It's going to take a lot of mistletoe...
Guthrie MacNeill, financial advisor for his clan and werewolf pack, is at his wit's end when the pack leader's mate hires a gorgeous party planner to bring holiday cheer to the castle. Guthrie's wildly attracted to Calla, except he can't reconcile the fact that his job is to save the clan's money, and hers seems to be to spend it.
To warm this Highlander's heart
Calla Stewart has never had a more difficult client. The laird and lady of the castle are delightful, but the handsome Highlander holding the purse strings is quite impossible. Since she specializes in holiday magic, Calla hopes she can make the scrooge-like wolf lighten up. Then Guthrie takes on the role of Highland warrior to protect her from an unexpected threat, and the holidays take a turn for the passionate.

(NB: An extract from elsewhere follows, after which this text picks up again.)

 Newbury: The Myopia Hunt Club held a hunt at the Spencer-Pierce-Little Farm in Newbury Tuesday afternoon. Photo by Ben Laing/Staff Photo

I was excited to win this book from a Goodreads contest, but worried I would be at a disadvantage having not read all of the previous Heart of the Wolf books by Terry Spear. However, that was not the case.
I immediately loved Calla Stewart, party planner extraordinaire, entrepreneur and she-wolf for dumping the dumb-ass Baird at the altar. Under the protection of the MacNiell clan, Calla's true heart and concern for others, as well as her expertise in her chosen profession is shown. Then in comes Guthrie MacNiell, financial guru, Highland hunk and single to boot. Charged with making sure Calla does not break the coffers of the MacNiell pack, he is pleasantly surprised when she finds ways of making money for the clan who quickly became her family.
Through trial and tribulation, brought on by said dumb-ass, alpha leader of a warring pack, Calla and Guthrie became quite attached to one another and finally give in to their attraction to each other to become lifelong mates. The story of how they get there is filled with laughter, growling and a whole lot of heat.
While I loved the story, there were certain quirks that made me mark down this read. One being the changing points of view without some sort of subliminal indication you were about to do so, such as a paragraph separation. The second was an editing error during the archery section where Guthrie teaches Calla to shoot a bow. If she were truly left eye dominate, she would hold the bow in her right hand, and pull the bow-string with her left. However, it is written that she will hold the bow in her right and pulls the string also with her right.
The story was well loved, and I've borrowed the previous books from the library and now have fourteen more volumes to read!